Your task:
Copy out these lines word for word, everything from the line containing "Taking a look" down to the last line, with both ends included.
* Start Data in this exercise *
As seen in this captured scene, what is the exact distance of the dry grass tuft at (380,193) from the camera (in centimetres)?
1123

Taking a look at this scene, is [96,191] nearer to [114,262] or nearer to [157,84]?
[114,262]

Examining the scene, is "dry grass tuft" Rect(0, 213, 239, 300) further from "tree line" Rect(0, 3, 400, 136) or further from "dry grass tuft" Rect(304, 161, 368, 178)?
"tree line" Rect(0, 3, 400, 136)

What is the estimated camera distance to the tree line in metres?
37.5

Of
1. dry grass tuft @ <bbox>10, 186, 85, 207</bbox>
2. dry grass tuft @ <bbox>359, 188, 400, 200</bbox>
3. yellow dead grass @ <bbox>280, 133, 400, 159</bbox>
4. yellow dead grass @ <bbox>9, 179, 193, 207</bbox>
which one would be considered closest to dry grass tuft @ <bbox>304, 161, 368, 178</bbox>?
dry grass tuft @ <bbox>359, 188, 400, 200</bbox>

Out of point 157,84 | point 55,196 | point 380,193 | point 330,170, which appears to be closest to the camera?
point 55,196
* End Data in this exercise *
Reply:
Taking a look at this scene, is [96,191] nearer to [114,262] or nearer to [157,84]?
[114,262]

Examining the scene, is "dry grass tuft" Rect(0, 213, 239, 300) further from "tree line" Rect(0, 3, 400, 136) or further from "dry grass tuft" Rect(304, 161, 368, 178)?
"tree line" Rect(0, 3, 400, 136)

What is the estimated camera distance to the tree line in metres?
37.5

Of
1. dry grass tuft @ <bbox>10, 186, 85, 207</bbox>
2. dry grass tuft @ <bbox>359, 188, 400, 200</bbox>
3. yellow dead grass @ <bbox>280, 133, 400, 159</bbox>
4. yellow dead grass @ <bbox>9, 179, 193, 207</bbox>
which one would be considered closest to dry grass tuft @ <bbox>304, 161, 368, 178</bbox>?
dry grass tuft @ <bbox>359, 188, 400, 200</bbox>

Out of point 157,84 | point 55,196 | point 380,193 | point 330,170, which appears to be closest to the camera?
point 55,196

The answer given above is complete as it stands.